No, they're saying that 80% of genai queries (aka anything sent to an LLM; I won't speak on the validity of the percentage) are not things someone would search on Google. It's things like trial-and-error vibecoding, openclaw-like agentic loops, talking to chatgpt like it's a person, etc. In other words, most genai queries are not for getting "obscure information" or even getting direct information at all. It's about either getting it to do something you don't want to do yourself, or using it as a replacement for someone else (junior dev, therapist, friend, significant other, etc).
A request that isn't asking for information isn't a query
That's just what some people generally use to refer to LLM input string/prompt/message/etc. The only thing the LLM can do is return information...in the form of text, so every request is one for information.

If we want to get really pedantic, every generated token is the answer to the query: what's the next most probable token in this sequence of tokens?

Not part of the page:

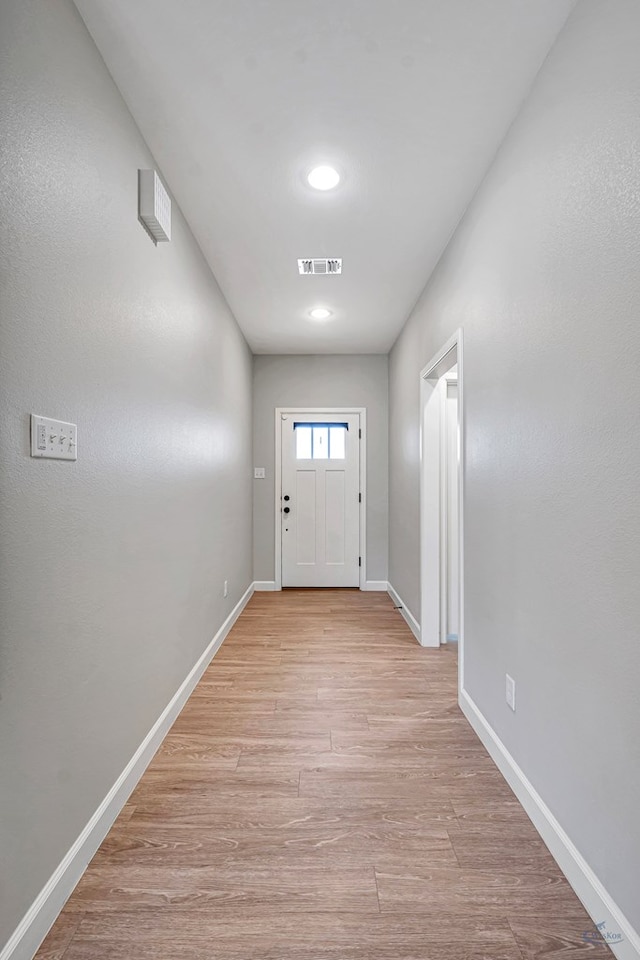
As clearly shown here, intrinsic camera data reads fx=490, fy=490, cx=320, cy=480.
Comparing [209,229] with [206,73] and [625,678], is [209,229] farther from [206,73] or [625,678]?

If "query" doesn't imply intent by the user, it ceases to be a useful word. You can acrobat your way to imagine a digital system has agency to ask a question before it receives bits, but then any transfer of data could be called a query.

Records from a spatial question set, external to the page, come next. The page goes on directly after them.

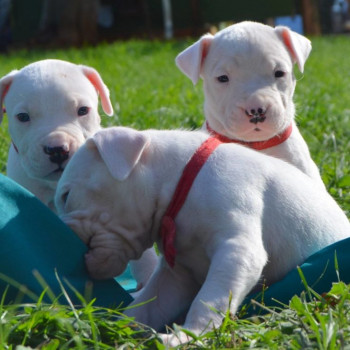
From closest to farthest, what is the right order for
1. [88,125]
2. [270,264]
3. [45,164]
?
[270,264] < [45,164] < [88,125]

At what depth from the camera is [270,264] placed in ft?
10.5

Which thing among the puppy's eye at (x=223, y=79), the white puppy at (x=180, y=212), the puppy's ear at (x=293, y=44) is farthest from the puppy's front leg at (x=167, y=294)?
the puppy's ear at (x=293, y=44)

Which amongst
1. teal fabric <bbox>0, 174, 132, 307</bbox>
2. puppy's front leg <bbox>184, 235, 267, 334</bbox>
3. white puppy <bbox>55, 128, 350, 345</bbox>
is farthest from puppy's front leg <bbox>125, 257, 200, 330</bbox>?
puppy's front leg <bbox>184, 235, 267, 334</bbox>

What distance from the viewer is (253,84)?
4.18 m

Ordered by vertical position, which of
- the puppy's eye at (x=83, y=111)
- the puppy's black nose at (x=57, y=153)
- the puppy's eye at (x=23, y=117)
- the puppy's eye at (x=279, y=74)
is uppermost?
the puppy's eye at (x=23, y=117)

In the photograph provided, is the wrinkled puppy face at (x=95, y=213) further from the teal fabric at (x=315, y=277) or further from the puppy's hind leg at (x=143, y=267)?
the puppy's hind leg at (x=143, y=267)

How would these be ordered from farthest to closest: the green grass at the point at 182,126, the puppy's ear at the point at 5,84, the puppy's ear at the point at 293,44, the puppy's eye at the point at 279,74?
the puppy's ear at the point at 293,44
the puppy's eye at the point at 279,74
the puppy's ear at the point at 5,84
the green grass at the point at 182,126

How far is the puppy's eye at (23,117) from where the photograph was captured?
400 centimetres

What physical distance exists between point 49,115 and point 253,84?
1.14 meters

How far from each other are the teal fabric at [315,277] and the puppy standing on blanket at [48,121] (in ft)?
2.97

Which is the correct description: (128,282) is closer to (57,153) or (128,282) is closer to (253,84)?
(57,153)

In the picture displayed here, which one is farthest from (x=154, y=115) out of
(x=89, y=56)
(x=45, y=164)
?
(x=89, y=56)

When I post this http request containing this reply, you could say my machine is querying the server to ask "what did you do with the message I just gave you", but then query stops having any useful semantic value to distinguish it from "request"

Regardless, this is tangential. I don't disagree that a lot of LLM use is not in pursuit of knowledge, but enough of it is for me to think that preferring LLMs not to exist is a hard position to defend, at least without making the case for existential doom.

I do plenty of AI queries, both pragmatic ones and some for entertainment: witnessing talktotransformer was mind-bending already at the time! And since then, I've tried frontier models, local, coding agents, and use plenty of them on the regular.

I awe at the capabilites of generative AI.

I also enjoy sitting in or driving a car.

I did not want to make a moral argument, unless you consider each and every form of utilitarianism as moralism.

That might be true, but at least I started asking way more questions since we’ve had competent LLMs.